Most important scientific center of the Urals, State University (founded in 1920), technical university and numerous other universities, Ural department of the Russian Academy of Sciences (since 1932) with many research institutes, picture gallery, theater, museums, zoological garden; Central Stadium (built 1953–57, rebuilt in 2014–17 for the 2018 World Cup).

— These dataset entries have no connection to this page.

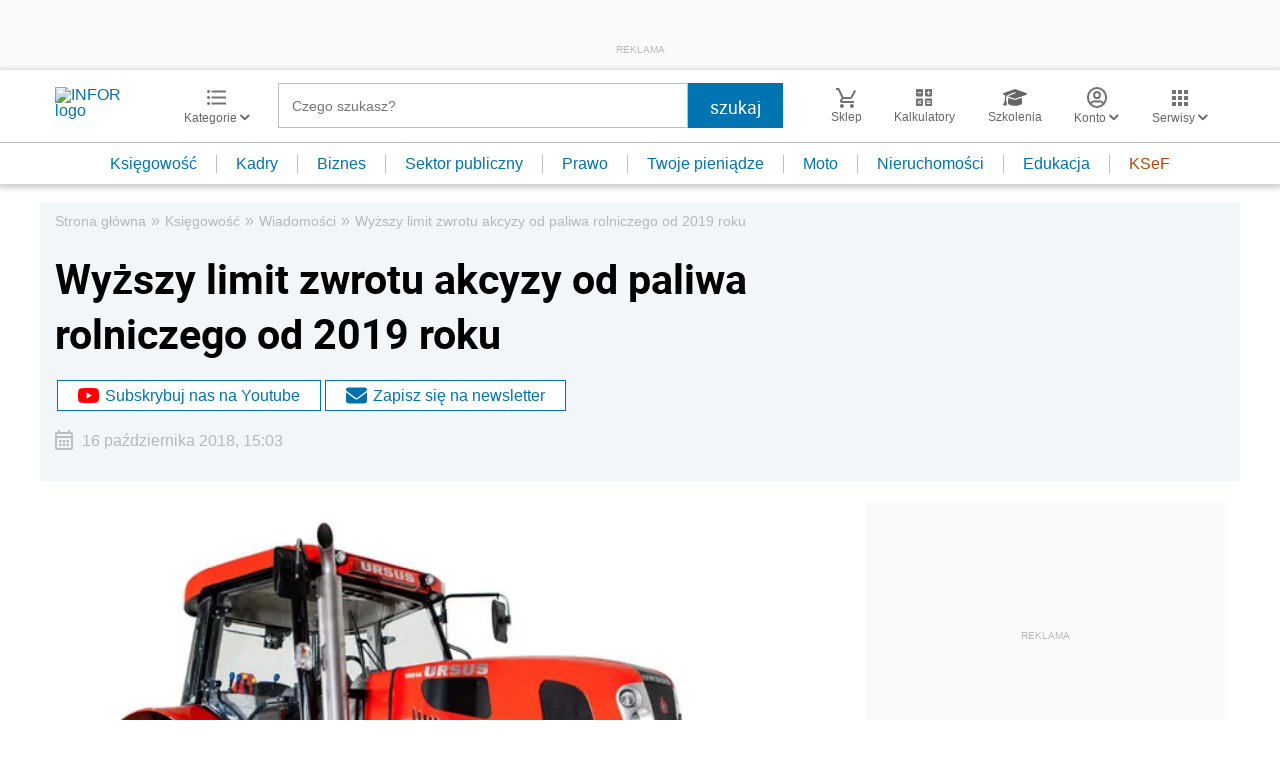

--- FILE ---
content_type: text/html; charset=utf-8
request_url: https://www.google.com/recaptcha/api2/aframe
body_size: 184
content:
<!DOCTYPE HTML><html><head><meta http-equiv="content-type" content="text/html; charset=UTF-8"></head><body><script nonce="STq9oNv3h55T5-TJKzYIiA">/** Anti-fraud and anti-abuse applications only. See google.com/recaptcha */ try{var clients={'sodar':'https://pagead2.googlesyndication.com/pagead/sodar?'};window.addEventListener("message",function(a){try{if(a.source===window.parent){var b=JSON.parse(a.data);var c=clients[b['id']];if(c){var d=document.createElement('img');d.src=c+b['params']+'&rc='+(localStorage.getItem("rc::a")?sessionStorage.getItem("rc::b"):"");window.document.body.appendChild(d);sessionStorage.setItem("rc::e",parseInt(sessionStorage.getItem("rc::e")||0)+1);localStorage.setItem("rc::h",'1768979045946');}}}catch(b){}});window.parent.postMessage("_grecaptcha_ready", "*");}catch(b){}</script></body></html>

--- FILE ---
content_type: text/plain; charset=UTF-8
request_url: https://at.teads.tv/fpc?analytics_tag_id=PUB_5576&tfpvi=&gdpr_status=22&gdpr_reason=220&gdpr_consent=&ccpa_consent=&shared_ids=&sv=d656f4a&
body_size: -86
content:
MjMwMDI4N2UtOGMzZC00YjJjLWIxYjUtYjcyODhmN2JmMGNkIzYtOQ==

Yekaterinburg is one of the most important industrial agglomerations in Russia (center of the industrial zone of the central Urals); Machine and plant construction, iron, steel and non-ferrous metal industry, metal processing, energy technology, based on this an extensive armaments industry, as well as chemical and light industry. The traditional company »Uralmasch« is one of the largest Russian machine builders (manufacture of armaments, power plant technology and systems for mining). Serious environmental damage through high pollutant emissions. Most important financial and service center of the Urals; important traffic junction (Trans-Siberian Railway, trunk road from the European part of the country to Siberia, international airport “Kolzowo”).

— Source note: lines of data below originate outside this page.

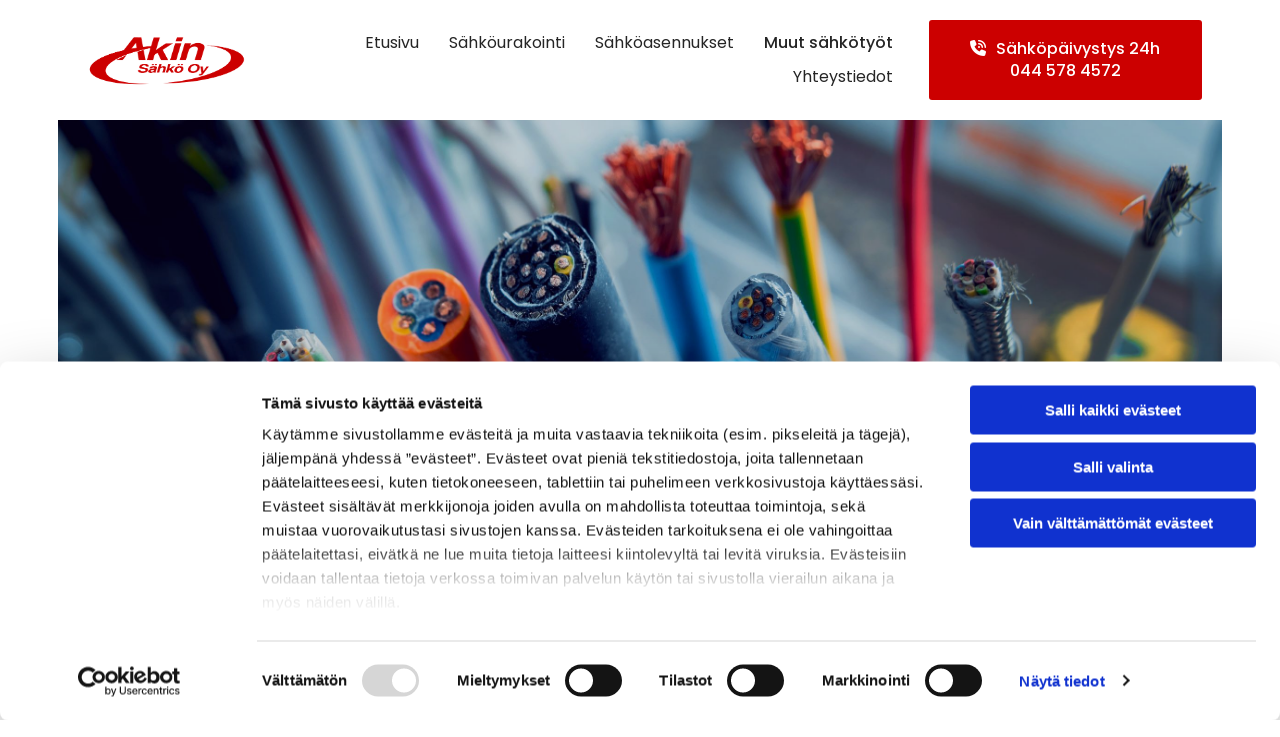

--- FILE ---
content_type: application/x-javascript
request_url: https://consentcdn.cookiebot.com/consentconfig/4abfbc9f-58fd-4a0d-8f1a-f68f83b1cbf3/akinsahko.fi/configuration.js
body_size: 264
content:
CookieConsent.configuration.tags.push({id:191126065,type:"script",tagID:"",innerHash:"",outerHash:"",tagHash:"3055839530288",url:"https://engine3.groweo.com/groweoApp/groweoApp.js",resolvedUrl:"https://engine3.groweo.com/groweoApp/groweoApp.js",cat:[5]});CookieConsent.configuration.tags.push({id:191126066,type:"script",tagID:"",innerHash:"",outerHash:"",tagHash:"12665961798546",url:"https://consent.cookiebot.com/uc.js",resolvedUrl:"https://consent.cookiebot.com/uc.js",cat:[1,3]});CookieConsent.configuration.tags.push({id:191126067,type:"script",tagID:"",innerHash:"",outerHash:"",tagHash:"4120713105663",url:"https://site-assets.cdnmns.com/108ab34d214b6bd35fa24bb0b75a9731/js/loader.js?1766141386451",resolvedUrl:"https://site-assets.cdnmns.com/108ab34d214b6bd35fa24bb0b75a9731/js/loader.js?1766141386451",cat:[1]});CookieConsent.configuration.tags.push({id:191126070,type:"iframe",tagID:"",innerHash:"",outerHash:"",tagHash:"406298888856",url:"https://engine3.groweo.com/smartFlow/?url=https://engine3.groweo.com/api/66cd75b11240a66ec9e6dc8e/670529d414ea60aa18d27f7a&publishUrl=https://engine3.groweo.com/api/session/response&workspaceId=66cd75b11240a66ec9e6dc8e&moduleId=670529d414ea60aa18d27f7a&inPage=true&isPreview=false&language=fi",resolvedUrl:"https://engine3.groweo.com/smartFlow/?url=https://engine3.groweo.com/api/66cd75b11240a66ec9e6dc8e/670529d414ea60aa18d27f7a&publishUrl=https://engine3.groweo.com/api/session/response&workspaceId=66cd75b11240a66ec9e6dc8e&moduleId=670529d414ea60aa18d27f7a&inPage=true&isPreview=false&language=fi",cat:[5]});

History: Founded in 1723 with the construction of an ironworks and hammer mill on the Isset and named after Catherine I (wife of Peter the Great), Yekaterinburg was one of the first Russian factory towns to be laid out according to plan. It quickly developed into an industrial, commercial and administrative center (seat of the influential mountain administration of the Urals, rail connection to Perm in 1878). On the night of July 16-17, 1918, Tsar Nicholas II and his family were shot here (today a memorial). Until 1991 the city was inaccessible to foreigners due to the concentration of armaments factories.


Novosibirsk, Novosibirsk, until 1925 Novonikolajewsk, regional capital in Russia, in the southeast of the West Siberian lowlands, on the Ob, with (2018) 1.61 million residents, third largest city in Russia and largest city in Siberia; leading science, culture, trade and industry center of Western Siberia.

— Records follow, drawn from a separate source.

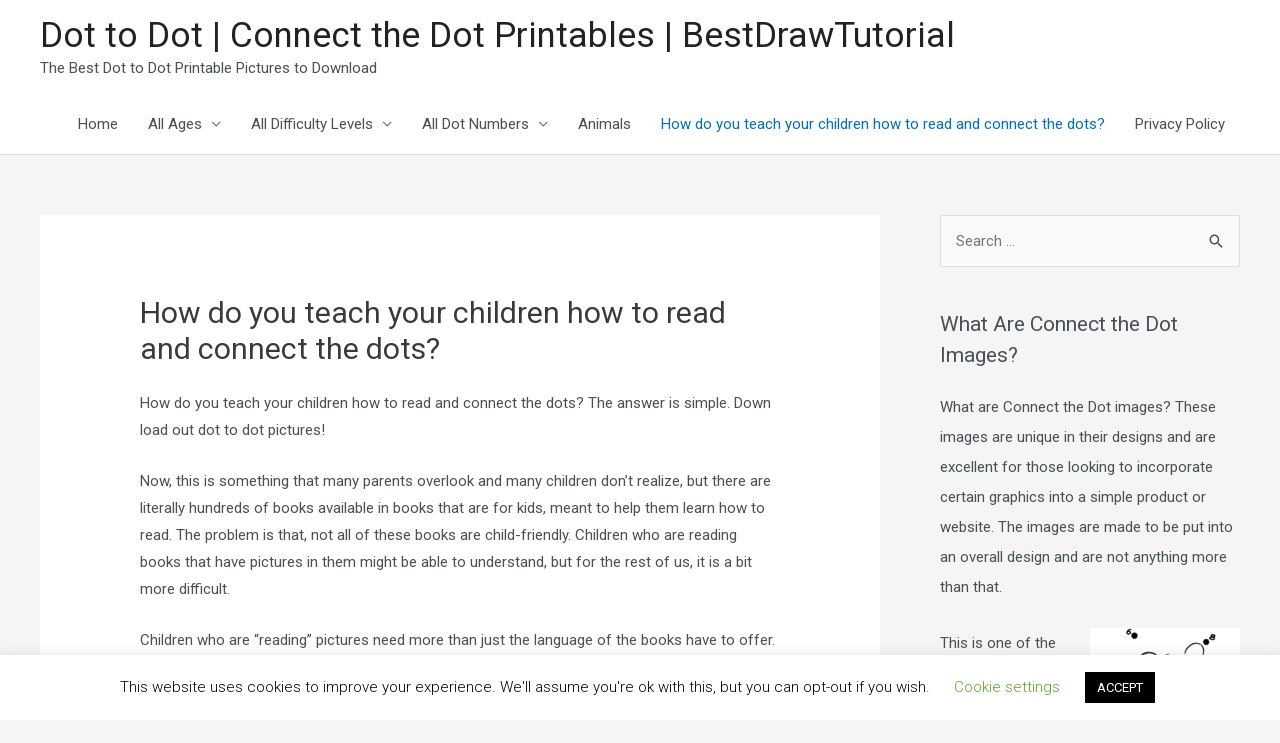

--- FILE ---
content_type: text/html; charset=utf-8
request_url: https://www.google.com/recaptcha/api2/aframe
body_size: 259
content:
<!DOCTYPE HTML><html><head><meta http-equiv="content-type" content="text/html; charset=UTF-8"></head><body><script nonce="obEyZRGzjD9rcEE55-PHig">/** Anti-fraud and anti-abuse applications only. See google.com/recaptcha */ try{var clients={'sodar':'https://pagead2.googlesyndication.com/pagead/sodar?'};window.addEventListener("message",function(a){try{if(a.source===window.parent){var b=JSON.parse(a.data);var c=clients[b['id']];if(c){var d=document.createElement('img');d.src=c+b['params']+'&rc='+(localStorage.getItem("rc::a")?sessionStorage.getItem("rc::b"):"");window.document.body.appendChild(d);sessionStorage.setItem("rc::e",parseInt(sessionStorage.getItem("rc::e")||0)+1);localStorage.setItem("rc::h",'1768436396582');}}}catch(b){}});window.parent.postMessage("_grecaptcha_ready", "*");}catch(b){}</script></body></html>

--- FILE ---
content_type: text/plain
request_url: https://www.google-analytics.com/j/collect?v=1&_v=j102&aip=1&a=992628359&t=pageview&_s=1&dl=https%3A%2F%2Fbestdrawtutorial.com%2Fhow-do-you-teach-your-children-how-to-read-and-connect-the-dots%2F&ul=en-us%40posix&dt=How%20do%20you%20teach%20your%20children%20how%20to%20read%20and%20connect%20the%20dots%3F%20-%20Dot%20to%20Dot%20%7C%20Connect%20the%20Dot%20Printables%20%7C%20BestDrawTutorial&sr=1280x720&vp=1280x720&_u=aEBAAAABEAAAACAAsi~&jid=820510360&gjid=857234289&cid=927752771.1768436394&tid=UA-46209517-43&_gid=1339230952.1768436394&_r=1&_slc=1&z=632435617
body_size: -287
content:
2,cG-7FJTRCLVSY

Russian Orthodox bishopric; several universities (inter alia for architecture and art, information and communication, economy, transport, agriculture, medicine, education), conservatory, Siberian department of the Russian Academy of Sciences with the science city built in 1957-66 as an institute and housing estate for scientists and their families Akademgorodok with about 131,000 residents on the Novosibirsk reservoir, next to it the smaller science cities Krasnoobsk (for agriculture) and Kolzowo (for biotechnology). There are also several museums, a picture gallery, a theater, opera and ballet, a philharmonic hall and a zoological garden. The most important industrial sectors are the steel industry and non-ferrous metallurgy (electric steel, tin alloy works), power generation, metalworking, electrotechnical / electronic industry, mechanical engineering (especially agricultural machinery), aircraft, vehicle and device construction, chemical and pharmaceutical, light, leather and Food industry. The proportion of companies in the military-industrial complex that was affected by declines in production and major structural change (armaments conversion) during the 1990s is high. Akademgorodok is a center of information and communication technology (especially software development). Since the late 1990s economic growth with a developed service sector; growing media industry, annual trade fairs. River port, railway junction (connection of the Turkestan-Siberian to the Trans-Siberian Railway), Tolmachevo International Airport, metro (opened in 1986). Above Novosibirsk the Novosibirsk reservoir (1,070 km 2 area) on the Ob.

Settlement growth began in 1893 with the construction of the Trans-Siberian Railway, and in 1904 Novosibirsk became a city. During the Second World War, the city developed into a center of the Soviet armaments industry (especially due to the relocation of industrial plants from the European part of Russia during the war).